Neticede; Dizilerdeki mesajcılık ayrıntıları bu sıraladıklarımızla sınırlı değil kuşkusuz. ‘Muhteşem Yüzyıl-Kösem’ ve ‘Diriliş Ertuğrul’ dizileriyle tarihten farklı yorumlar sunup kendi bakış açılarında mesajcılıklarını geliştiren… ‘Kertenkele-Yeniden Doğuş’ ile süper karakterlerin aksiyonundan komedi yaratıp vatanseverlik üstüne mesajlar çıkartan… ‘Cesur ve Güzel’ sayesinde güçlü ailelerin bir kasabayı, yönetiminden vatandaşına, nasıl baskılayabileceğini gösteren… ‘Aşk ve Mavi’ ile halı dokumacılarının emeğine arka çıkan… ‘Seviyor Sevmiyor’da, sevgiyi gerçekten hak edenlerin hep acı çektiğinin altını çizen… ‘Bodrum Masalı’yla tatil dönüşü çocuklarınızı gittiğiniz yerde bırakıyor musunuz? Köpeğinizi de bırakmayın diyen… ‘Paramparça’da zenginliğin mutluluk getirmediğini her açıdan sergileyen… ‘Kırgın Çiçekler’de istenmeyen kızların aile dramlarıyla kadın-koca-evlat-taciz denklemini sorgulatan… ‘Bana Sevmeyi Anlat’, ‘Gülümse Yeter’, ‘Kara Sevda’ ve ‘Kiralık Aşk’ gibi yapımlarla aile bireylerinin attığı kazıklara yoğunlaşan… ‘Eşkıya Dünyaya Hükümdar Olmaz’ ve ‘İçerde’yle sempatik mafya âlemi yaratarak kabadayılığı parlatan… Ve ‘Arka Sokaklar’la vermedik mesaj bırakmayan ekranlarda mesajlar içinden mesaj beğen durumu hâkim.

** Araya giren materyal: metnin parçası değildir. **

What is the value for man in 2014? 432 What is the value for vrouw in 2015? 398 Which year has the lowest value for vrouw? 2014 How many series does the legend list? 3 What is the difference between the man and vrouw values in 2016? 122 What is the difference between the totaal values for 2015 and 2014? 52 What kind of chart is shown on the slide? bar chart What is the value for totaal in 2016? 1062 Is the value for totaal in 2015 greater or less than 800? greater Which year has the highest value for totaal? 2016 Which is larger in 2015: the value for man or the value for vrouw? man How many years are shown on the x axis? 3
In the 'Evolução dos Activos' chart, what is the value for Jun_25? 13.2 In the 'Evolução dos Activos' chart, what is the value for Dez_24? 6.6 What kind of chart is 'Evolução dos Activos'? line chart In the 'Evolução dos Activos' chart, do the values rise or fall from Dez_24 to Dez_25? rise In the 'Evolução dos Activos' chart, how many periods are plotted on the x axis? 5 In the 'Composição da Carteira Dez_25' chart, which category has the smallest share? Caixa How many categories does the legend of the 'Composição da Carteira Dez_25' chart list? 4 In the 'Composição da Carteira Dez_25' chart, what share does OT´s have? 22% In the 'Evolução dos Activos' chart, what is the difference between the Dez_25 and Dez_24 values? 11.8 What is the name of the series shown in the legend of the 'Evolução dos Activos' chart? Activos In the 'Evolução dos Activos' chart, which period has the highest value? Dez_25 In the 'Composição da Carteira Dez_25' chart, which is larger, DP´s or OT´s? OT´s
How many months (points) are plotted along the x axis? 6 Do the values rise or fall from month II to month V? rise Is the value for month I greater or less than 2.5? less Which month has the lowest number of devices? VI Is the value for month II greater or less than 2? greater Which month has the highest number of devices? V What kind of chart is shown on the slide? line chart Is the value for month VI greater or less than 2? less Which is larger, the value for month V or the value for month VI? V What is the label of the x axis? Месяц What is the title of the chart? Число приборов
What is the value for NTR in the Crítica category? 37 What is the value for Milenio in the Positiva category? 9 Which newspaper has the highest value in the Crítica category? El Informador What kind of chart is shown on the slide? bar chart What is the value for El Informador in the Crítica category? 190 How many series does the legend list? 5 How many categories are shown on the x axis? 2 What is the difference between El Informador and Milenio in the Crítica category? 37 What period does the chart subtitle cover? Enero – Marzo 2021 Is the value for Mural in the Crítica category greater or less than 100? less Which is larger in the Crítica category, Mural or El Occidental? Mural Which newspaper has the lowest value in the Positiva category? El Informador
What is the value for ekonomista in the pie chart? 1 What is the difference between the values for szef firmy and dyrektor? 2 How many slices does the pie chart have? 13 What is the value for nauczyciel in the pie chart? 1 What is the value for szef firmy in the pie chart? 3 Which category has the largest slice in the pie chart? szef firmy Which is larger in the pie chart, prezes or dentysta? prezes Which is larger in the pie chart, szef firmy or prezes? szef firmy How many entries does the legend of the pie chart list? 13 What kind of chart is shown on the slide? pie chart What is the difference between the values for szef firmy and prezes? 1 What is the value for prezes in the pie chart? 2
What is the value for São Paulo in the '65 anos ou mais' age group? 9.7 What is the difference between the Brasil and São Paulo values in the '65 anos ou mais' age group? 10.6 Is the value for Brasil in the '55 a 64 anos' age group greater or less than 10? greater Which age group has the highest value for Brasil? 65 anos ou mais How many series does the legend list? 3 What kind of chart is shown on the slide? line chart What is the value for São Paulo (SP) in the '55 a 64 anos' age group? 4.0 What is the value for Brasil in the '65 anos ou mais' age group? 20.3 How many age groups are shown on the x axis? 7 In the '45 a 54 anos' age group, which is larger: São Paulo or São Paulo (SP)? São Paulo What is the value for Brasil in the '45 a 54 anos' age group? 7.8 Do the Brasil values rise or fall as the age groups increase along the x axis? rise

Bu mesaj cümbüşünde isteyen, istediği yerden anlayıp yorumlamakta serbest haliyle… Lakin ‘binmişiz bir alamete’ misali yol alınırken sapla samanın birbirine karıştığı, yapıcı değil yıkıcı ve baskıcı türden sosyal medya mesajcılığının giderek yaygınlaştığı günümüzde, insanların kendilerine sunulan mesajlara en akılcı biçimde yaklaşmaları da temennimiz!